> _Text provided_:
==============================

I hope further details are now easy to google in case anybody likes to know more about this issue.

---

> Additionally, by partitioning the drive, you protect it from dumb programs who like to create partition tables.

The better protection would be do keep drives far away form operating systems and their tools that are known to randomly shred data… ;-)


Thanks for the effort, but this is not very convincing. Is there any documented case where physical blocks have size that in bytes is not some power of 2? I suspect if that exists, it is quite a rare device. Blocks of size 512B, 4K, 8K are the most common case, and correct alignment is completely taken care of by the 1MiB offset which is standard and default in fdisk and similar tools on Linux. You mention "random" offsets with newer Unix tools - I have never encountered this. Any examples?


> Thanks for the effort, but this is not very convincing.

I've written this to shed light on the alignment issue as I was under the impression that this would be be something completely new to you. ("This sounds interesting. What are these alignment issues?")

> Is there any documented case where physical blocks have size that in bytes is not some power of 2?

Yes, there are examples online. I did not make this up!

It was in fact some major WTF as I came across it…

> I suspect if that exists, it is quite a rare device.

Jop, that for sure.

Also the documentation is very spare on this, like already mentioned.

I think it was the early triple-cell chips that had such crazy layouts. (Did not look it up again; maybe this was only a temporary quirk; but maybe it still exists, no clue).

> Blocks of size 512B, 4K, 8K are the most common case, and correct alignment is completely taken care of by the 1MiB offset which is standard and default in fdisk and similar tools on Linux.

Well, it depends.

This thingies I've read about with some factor of 3 in their block size would need at least a 1.5 MiB offset… (And the default 1 MiB offset would torture them to a quicker death; but most people would likely never find out).

There are devices with much bigger (optimal) block sizes, I think in the MiB ballpark (don't remember the details out of the top of my head, would need to look it up again myself). Also in such cases the 1 MiB would not suffice.

Those devices are usually in some compatibility mode in factory settings, with much smaller blocks than optimal for maximal performance and least wear. You need to tell the firmware explicitly to switch the block size to get best results (which is of course not possible after the fact as it obviously shreds all data on the device).

Also it's not only the offset around the partitions. You need to take the block sizes into account also regarding the block layers "inside" the partitions. Which was actually my point: This makes things more complicated than strictly needed.

> You mention "random" offsets with newer Unix tools - I have never encountered this. Any examples?

==============================

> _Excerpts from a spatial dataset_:
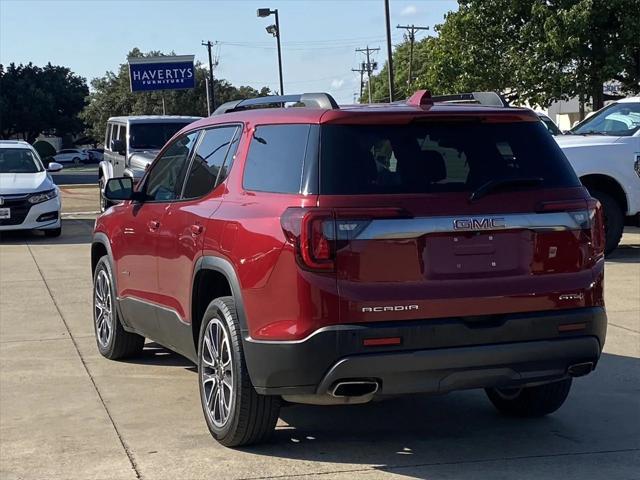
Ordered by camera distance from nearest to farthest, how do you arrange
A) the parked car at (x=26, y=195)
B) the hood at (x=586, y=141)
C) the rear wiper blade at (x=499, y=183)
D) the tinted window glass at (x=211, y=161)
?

==============================

> _Given task A_:
Answer these from the discussion of drive partition alignment:
(i) Which block sizes are named as the most common?
(ii) What minimum offset would devices with a factor of 3 in their block size need?
(iii) Which chips does the writer believe had such unusual layouts?
> _Given task B_:
Carry on the discussion of drive partition alignment from the point where it stops.

> _Right answer A_:
(i) 512B, 4K and 8K.
(ii) At least a 1.5 MiB offset.
(iii) The early triple-cell chips.

> _Right answer B_:
By "random" I've meant that the offsets appear seemingly random when you don't know the underlying issue. It's not only the one offset after the partition table. Depending how large the partitions are there may be or may not be additional offsets around the partitions themself.

Of course all this is not rocket science. We're talking about simple calculations. But that's just one more thing to be aware of.

My conclusion form that journey back than was: Just screw it, and don't add partitions to the mix if you don't strictly need them. One thing less to care about!

For example the laptop I'm just writing on has two NVM devices. The bigger and faster one is used as (encrypted) root FS, without any partitions on it, the other smaller and slower one carries the EFI partition and an (encrypted) data partition. If I would have have partitions on the root disk this would not give me any advantages, but additional stuff to think about. So why should I do that? OTOH I need an EFI partition to boot. So I have created one on the other disk. I think this is a very pragmatic solution. Just don't add anything that you don't need. <insert Saint-Exupéry quote about perfection here>


Alright that makes sense.


I have taken this approach for secondary drives where I want to use the entire drive as a big filesystem for data.

For the system disk I have always partitioned it though. I generally create at least /, /var, /home, and /usr. That way it's less likely that a runaway process can fill up the entire disk, at worst it might fill up /home or /var.

And unless I'm really space-constrained, I'll leave some unpartitioned space as well, for later flexibility.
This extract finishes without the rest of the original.